Well, not one to want to break a streak, but not having anything burning that I need to share, here's some cute filler in the form of my cat. I haven't posted any Clarence pics in a while, so I figure I'm due. Here's my guy "helping" me grade essays:
On a sort of related note, I went to see How To Train Your Dragon last week, which is a film I heartily recommend for adults and children alike. The story is kind of straightforward and typical: set in a Viking village that has been at war with dragons for generations, the awkward misfit son of the chief, Hiccup (voiced by Jay Baruchel, who is everywhere these days), befriends a dragon and learns to fly it; in the process, he realizes that the enmity between Vikings and dragons is entirely wrong-headed. More stuff happens, he and his dragon (whom he named "Toothless") save the day, etc. etc. It is charming and beautiful to watch, and inherently comical because the film made the aesthetic decision to give Vikings Scottish accents, and to cast Craig Ferguson as one of the voice actors besides.

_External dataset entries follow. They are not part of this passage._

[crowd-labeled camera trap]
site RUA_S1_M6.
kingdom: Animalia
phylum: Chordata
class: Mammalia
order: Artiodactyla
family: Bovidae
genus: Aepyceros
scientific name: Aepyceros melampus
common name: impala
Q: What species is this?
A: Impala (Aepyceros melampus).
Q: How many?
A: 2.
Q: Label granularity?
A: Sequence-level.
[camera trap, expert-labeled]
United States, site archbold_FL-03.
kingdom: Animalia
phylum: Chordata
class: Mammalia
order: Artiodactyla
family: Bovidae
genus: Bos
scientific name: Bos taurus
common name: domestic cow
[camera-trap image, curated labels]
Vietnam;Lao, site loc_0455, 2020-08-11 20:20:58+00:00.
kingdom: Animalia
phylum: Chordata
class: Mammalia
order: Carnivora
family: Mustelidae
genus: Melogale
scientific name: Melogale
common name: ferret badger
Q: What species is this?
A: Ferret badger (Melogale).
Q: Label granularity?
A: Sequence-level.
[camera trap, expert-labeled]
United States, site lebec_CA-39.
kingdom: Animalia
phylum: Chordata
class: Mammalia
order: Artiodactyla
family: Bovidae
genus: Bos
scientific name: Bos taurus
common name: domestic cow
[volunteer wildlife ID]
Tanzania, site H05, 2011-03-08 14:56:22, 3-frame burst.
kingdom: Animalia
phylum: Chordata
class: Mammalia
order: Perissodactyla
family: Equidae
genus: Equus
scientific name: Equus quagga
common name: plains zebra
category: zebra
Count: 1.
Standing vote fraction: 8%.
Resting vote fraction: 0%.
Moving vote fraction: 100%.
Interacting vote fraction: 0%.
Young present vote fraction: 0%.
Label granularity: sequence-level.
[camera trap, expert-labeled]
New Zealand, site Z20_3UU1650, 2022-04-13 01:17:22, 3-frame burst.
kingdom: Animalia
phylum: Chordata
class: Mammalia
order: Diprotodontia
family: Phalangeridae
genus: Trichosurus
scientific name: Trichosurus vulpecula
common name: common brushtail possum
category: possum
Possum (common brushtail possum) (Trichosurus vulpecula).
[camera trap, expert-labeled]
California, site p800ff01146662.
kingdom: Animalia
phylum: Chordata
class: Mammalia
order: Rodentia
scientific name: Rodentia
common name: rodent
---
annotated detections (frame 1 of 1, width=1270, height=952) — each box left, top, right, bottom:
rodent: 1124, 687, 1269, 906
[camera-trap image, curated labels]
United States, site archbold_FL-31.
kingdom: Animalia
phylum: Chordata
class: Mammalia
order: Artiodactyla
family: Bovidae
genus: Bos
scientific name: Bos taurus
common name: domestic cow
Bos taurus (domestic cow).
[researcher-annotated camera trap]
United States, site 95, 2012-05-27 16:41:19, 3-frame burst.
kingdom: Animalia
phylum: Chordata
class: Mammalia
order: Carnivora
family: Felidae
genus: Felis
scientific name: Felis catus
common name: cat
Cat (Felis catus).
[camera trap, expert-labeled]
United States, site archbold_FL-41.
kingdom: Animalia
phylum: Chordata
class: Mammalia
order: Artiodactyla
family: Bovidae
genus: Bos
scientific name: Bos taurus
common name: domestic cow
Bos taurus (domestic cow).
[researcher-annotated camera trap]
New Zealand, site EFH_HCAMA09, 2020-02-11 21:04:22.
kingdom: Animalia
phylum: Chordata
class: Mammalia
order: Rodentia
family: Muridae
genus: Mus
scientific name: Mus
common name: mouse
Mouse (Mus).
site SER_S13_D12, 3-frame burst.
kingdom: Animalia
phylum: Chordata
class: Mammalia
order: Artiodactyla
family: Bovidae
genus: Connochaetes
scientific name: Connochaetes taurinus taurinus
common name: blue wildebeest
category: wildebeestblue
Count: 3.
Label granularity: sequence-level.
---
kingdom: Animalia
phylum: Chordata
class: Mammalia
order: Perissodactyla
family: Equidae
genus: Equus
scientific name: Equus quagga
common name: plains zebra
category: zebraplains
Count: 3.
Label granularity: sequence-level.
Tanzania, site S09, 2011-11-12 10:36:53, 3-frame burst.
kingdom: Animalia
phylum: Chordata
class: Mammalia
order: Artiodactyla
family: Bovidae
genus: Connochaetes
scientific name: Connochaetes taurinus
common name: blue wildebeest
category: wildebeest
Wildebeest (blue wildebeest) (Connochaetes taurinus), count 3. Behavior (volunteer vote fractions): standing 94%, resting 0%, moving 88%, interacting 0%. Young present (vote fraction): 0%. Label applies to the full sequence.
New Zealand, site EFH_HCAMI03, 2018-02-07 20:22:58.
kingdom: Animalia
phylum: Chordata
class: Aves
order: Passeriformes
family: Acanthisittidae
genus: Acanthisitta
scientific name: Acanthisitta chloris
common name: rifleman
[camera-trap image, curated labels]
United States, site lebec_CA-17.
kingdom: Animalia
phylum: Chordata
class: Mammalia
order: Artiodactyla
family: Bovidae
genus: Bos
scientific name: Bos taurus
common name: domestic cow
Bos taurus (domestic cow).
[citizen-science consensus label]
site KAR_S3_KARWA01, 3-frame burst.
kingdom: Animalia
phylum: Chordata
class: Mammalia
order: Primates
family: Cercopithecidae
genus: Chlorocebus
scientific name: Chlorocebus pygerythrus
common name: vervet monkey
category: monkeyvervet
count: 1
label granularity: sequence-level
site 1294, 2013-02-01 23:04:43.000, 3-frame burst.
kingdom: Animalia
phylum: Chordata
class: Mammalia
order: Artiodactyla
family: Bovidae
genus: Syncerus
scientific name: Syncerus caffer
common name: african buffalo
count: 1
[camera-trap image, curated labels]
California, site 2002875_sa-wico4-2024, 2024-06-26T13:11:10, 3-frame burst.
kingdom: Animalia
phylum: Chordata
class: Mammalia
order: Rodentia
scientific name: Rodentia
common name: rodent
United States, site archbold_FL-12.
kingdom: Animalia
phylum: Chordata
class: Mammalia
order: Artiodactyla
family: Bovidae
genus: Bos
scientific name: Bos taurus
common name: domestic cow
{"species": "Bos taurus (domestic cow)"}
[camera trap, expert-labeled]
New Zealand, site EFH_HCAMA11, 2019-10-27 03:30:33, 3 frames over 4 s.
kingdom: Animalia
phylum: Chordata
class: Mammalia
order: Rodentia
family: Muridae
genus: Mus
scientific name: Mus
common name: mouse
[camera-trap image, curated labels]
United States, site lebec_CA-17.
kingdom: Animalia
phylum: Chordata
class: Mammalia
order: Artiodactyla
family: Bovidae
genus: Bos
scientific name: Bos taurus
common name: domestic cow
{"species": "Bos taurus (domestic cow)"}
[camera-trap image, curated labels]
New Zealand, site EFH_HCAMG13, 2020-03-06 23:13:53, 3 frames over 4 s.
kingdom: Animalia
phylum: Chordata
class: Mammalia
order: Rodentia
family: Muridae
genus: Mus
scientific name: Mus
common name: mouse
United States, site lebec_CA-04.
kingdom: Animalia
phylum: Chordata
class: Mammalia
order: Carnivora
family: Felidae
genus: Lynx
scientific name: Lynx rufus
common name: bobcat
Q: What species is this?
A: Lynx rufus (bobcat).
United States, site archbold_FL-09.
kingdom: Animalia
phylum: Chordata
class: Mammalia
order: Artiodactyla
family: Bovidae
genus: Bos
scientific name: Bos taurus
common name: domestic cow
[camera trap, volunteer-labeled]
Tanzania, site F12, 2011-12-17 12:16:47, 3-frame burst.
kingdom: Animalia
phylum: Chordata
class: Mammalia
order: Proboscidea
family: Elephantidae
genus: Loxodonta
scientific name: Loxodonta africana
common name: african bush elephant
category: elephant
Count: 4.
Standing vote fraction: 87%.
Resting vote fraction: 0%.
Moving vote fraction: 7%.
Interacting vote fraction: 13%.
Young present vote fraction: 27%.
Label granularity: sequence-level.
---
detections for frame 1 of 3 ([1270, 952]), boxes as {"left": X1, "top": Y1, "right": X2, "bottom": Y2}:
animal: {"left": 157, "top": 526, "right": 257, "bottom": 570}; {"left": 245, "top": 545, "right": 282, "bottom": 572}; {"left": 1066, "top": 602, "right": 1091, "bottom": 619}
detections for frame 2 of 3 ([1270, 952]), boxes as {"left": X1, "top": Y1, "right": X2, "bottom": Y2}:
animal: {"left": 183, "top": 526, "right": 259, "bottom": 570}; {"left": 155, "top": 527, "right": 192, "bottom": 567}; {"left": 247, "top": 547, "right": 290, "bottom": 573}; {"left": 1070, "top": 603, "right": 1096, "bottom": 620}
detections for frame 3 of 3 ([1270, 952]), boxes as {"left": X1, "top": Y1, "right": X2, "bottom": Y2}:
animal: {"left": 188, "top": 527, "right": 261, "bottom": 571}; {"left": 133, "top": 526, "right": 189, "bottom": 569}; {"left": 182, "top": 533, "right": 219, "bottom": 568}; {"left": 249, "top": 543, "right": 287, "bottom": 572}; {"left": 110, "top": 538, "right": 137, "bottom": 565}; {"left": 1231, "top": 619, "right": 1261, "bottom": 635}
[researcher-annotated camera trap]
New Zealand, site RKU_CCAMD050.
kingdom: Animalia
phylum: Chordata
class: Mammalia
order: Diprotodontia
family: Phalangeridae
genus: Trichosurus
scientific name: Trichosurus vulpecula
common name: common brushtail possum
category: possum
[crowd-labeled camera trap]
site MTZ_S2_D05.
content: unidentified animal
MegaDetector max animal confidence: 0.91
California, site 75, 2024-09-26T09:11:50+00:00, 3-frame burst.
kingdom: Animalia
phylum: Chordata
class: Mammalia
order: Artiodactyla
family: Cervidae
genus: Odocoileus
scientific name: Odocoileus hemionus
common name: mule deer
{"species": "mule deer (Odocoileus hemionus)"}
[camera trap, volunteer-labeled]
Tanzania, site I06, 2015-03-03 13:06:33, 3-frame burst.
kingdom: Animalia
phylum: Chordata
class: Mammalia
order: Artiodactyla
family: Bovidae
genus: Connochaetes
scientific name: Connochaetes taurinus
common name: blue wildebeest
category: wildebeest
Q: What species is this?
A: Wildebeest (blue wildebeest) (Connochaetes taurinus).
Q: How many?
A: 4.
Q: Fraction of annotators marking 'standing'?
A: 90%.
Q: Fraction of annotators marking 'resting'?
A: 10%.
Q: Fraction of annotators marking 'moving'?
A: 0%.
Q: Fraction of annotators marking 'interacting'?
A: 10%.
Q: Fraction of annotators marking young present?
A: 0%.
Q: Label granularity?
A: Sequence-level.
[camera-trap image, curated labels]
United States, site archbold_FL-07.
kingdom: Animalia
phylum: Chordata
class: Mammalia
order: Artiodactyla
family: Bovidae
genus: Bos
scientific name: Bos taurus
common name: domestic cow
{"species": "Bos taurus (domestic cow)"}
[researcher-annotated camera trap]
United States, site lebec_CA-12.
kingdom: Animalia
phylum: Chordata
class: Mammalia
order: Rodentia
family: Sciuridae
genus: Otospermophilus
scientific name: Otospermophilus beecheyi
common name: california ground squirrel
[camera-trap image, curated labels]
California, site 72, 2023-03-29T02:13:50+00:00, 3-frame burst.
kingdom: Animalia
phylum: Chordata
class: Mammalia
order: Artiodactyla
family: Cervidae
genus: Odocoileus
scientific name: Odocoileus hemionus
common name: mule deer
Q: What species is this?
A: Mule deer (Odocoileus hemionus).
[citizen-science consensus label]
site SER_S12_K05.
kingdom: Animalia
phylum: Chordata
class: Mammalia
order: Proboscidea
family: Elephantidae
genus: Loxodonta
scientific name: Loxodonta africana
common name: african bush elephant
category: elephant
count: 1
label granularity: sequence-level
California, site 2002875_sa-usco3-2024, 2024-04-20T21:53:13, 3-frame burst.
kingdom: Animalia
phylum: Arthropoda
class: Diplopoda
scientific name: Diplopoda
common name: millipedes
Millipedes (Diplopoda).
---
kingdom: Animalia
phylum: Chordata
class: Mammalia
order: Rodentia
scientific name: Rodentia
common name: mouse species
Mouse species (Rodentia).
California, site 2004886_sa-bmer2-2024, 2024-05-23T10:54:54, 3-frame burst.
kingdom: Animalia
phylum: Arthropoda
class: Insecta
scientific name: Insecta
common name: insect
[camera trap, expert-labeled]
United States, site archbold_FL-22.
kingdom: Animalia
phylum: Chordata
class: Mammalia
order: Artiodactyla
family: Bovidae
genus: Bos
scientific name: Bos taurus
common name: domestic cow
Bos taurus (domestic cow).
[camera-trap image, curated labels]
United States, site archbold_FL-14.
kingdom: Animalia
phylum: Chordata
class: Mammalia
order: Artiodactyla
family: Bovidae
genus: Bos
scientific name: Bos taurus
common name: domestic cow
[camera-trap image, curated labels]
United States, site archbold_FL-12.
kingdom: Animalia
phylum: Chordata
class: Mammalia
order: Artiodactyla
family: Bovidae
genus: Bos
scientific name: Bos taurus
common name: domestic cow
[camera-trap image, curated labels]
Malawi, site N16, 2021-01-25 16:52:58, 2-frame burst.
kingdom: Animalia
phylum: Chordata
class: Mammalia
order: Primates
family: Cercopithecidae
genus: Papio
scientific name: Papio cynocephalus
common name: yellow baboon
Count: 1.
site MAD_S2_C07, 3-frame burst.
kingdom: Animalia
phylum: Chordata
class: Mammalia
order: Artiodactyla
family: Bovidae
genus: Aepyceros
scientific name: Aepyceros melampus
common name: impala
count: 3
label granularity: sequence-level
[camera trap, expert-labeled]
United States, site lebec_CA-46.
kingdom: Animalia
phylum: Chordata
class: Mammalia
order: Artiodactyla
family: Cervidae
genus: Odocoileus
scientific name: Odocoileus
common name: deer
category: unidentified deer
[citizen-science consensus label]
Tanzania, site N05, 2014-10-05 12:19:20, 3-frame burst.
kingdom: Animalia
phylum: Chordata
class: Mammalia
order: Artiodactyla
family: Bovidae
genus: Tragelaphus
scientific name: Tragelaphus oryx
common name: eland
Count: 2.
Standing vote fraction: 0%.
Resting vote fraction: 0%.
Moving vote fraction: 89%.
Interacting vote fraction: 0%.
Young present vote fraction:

I think my favourite aspect of the film however came in the certainty, when the dragon Toothless first appears, that whoever animated him owns a cat. This, for example, is pure feline pissed-offedness:
There is one scene in particular when Hiccup, still in the early stages of befriending the dragon, is looking for Toothless. We see the dragon before he does, hiding crouched behind a rock with only his narrowed eyes and folded ears showing. That gave me a little frisson—how many times have I looked up to see Clarence in exactly that pose, ready to pounce on my head?
And then of course there is the look I'm used to getting first thing in the morning, when I'm still groggy with sleep but my cat is awake and perched on my chest and wanting food and/or entertainment:
Ah, good times. This August I will have had Clarence for ten years.
3 comments:
Clarence is one cute cat.
Clarence. Any stories behind that name?
Man, I love kitties.
hooman iz not owns kitteh, kitteh iz owns hooman. k?
Isn't How to Train Your Dragon knock your socks off fantastic? I tend to get overly involved in kid's movies, on the rare occasion I watch them -- probably because they're designed to work on the most basic of emotions, unlike most of the ambiguous nonsense I usually overdose on (is there even a NAME for the emotion Wes Anderson keeps going back to? Hipancholy?)
In conclusion: Toothless is my dog. They're both black and they sleep the same way.